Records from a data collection
________________________________________
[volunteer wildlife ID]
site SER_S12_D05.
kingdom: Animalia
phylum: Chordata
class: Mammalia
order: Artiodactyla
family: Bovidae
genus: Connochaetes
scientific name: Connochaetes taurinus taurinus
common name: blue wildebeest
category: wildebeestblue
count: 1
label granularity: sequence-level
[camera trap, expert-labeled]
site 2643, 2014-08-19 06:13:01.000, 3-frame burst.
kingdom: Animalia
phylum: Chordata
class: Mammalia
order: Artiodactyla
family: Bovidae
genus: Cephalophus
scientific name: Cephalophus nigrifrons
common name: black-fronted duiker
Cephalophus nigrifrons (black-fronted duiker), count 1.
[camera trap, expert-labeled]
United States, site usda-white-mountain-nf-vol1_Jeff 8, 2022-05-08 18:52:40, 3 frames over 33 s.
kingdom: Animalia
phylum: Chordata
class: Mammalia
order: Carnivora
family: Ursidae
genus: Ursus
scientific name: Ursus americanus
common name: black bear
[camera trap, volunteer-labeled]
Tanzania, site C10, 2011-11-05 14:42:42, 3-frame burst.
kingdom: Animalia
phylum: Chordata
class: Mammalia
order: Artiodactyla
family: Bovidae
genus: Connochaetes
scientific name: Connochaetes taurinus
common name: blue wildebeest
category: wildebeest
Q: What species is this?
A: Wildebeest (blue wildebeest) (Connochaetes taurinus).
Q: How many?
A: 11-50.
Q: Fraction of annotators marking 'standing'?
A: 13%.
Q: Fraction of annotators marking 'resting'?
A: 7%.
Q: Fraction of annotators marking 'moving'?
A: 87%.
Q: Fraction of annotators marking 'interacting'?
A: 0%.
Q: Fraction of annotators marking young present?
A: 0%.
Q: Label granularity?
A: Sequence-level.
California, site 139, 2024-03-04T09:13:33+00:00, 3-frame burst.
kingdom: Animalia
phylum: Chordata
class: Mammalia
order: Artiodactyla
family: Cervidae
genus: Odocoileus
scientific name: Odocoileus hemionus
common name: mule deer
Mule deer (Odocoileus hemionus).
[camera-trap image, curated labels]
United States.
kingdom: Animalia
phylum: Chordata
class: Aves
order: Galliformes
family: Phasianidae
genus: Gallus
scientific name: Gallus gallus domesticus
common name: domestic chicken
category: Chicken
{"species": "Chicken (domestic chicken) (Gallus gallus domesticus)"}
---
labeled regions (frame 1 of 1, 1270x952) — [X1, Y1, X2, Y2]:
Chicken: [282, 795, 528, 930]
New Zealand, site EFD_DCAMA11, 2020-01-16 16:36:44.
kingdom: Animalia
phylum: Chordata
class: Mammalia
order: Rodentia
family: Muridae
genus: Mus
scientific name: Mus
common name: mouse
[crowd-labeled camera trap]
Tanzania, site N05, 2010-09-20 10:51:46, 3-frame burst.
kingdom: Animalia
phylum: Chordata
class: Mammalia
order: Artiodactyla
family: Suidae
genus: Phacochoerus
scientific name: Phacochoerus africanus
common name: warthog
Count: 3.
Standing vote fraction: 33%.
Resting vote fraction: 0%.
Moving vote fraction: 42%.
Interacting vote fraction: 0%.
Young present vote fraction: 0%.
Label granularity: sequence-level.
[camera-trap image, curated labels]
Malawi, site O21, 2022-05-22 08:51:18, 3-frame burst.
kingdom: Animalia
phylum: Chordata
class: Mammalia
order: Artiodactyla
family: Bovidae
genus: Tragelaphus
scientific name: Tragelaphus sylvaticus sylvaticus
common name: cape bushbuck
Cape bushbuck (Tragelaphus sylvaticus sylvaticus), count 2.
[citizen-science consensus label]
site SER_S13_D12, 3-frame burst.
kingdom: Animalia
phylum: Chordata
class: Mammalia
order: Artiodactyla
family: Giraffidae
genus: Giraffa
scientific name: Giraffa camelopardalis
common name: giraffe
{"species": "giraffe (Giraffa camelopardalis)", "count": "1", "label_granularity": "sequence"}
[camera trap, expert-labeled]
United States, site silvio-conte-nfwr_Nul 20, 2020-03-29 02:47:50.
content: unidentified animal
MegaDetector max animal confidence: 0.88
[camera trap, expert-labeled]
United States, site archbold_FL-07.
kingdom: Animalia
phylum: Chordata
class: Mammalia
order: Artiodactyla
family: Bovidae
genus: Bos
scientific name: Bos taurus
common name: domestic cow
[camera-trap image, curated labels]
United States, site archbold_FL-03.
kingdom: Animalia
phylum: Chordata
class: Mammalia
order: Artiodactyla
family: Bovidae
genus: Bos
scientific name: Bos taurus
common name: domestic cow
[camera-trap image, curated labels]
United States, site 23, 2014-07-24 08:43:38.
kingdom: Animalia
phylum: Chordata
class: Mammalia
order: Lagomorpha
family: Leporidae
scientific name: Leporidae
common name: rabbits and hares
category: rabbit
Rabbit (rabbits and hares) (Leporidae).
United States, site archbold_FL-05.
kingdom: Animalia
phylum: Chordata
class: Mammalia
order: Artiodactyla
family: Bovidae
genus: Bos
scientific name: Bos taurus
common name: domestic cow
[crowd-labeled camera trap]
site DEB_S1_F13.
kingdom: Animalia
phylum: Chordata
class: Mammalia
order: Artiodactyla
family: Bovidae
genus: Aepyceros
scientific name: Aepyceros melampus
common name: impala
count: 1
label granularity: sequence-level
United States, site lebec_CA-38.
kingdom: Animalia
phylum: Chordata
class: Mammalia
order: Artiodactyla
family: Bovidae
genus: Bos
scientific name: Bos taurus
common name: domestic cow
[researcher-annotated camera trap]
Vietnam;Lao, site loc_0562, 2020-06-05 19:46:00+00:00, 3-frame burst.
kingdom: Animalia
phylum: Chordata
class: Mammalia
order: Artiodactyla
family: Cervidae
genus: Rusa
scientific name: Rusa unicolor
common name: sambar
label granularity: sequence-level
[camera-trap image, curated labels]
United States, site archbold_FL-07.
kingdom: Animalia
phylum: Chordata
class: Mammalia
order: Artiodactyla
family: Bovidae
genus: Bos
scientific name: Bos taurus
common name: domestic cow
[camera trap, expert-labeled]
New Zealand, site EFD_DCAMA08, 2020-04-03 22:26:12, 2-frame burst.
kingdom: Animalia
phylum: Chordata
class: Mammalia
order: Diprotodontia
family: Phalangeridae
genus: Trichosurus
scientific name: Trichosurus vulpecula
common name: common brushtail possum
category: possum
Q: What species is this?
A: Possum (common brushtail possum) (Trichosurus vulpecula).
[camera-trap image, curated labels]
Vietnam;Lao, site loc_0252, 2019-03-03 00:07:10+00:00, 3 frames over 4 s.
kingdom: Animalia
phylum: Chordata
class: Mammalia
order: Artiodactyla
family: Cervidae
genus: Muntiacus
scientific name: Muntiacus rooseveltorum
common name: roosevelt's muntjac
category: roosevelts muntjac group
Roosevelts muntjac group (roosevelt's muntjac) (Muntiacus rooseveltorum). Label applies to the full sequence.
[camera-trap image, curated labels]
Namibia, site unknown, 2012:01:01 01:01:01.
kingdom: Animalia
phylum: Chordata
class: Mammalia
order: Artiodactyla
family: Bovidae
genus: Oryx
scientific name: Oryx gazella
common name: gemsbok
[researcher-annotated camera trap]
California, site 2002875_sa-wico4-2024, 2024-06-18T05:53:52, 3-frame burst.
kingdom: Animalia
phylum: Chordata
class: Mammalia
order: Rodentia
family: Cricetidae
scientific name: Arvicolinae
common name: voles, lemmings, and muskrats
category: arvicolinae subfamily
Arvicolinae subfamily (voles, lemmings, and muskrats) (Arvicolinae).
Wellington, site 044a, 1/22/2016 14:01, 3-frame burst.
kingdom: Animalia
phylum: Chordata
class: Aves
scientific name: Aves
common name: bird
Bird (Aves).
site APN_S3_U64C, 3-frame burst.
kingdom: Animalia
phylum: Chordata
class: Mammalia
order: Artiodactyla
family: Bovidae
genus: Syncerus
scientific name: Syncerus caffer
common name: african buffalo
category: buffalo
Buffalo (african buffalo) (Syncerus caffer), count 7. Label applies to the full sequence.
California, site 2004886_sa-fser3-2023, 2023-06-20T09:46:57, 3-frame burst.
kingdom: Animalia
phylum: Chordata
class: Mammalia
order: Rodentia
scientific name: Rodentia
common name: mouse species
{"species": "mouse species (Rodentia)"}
________________________________________
DIRECTIONS FOR THIS TASK
A complete answer reproduces every line of the records in which the word "giraffe" occurs.

TASK OUTPUT
common name: giraffe
{"species": "giraffe (Giraffa camelopardalis)", "count": "1", "label_granularity": "sequence"}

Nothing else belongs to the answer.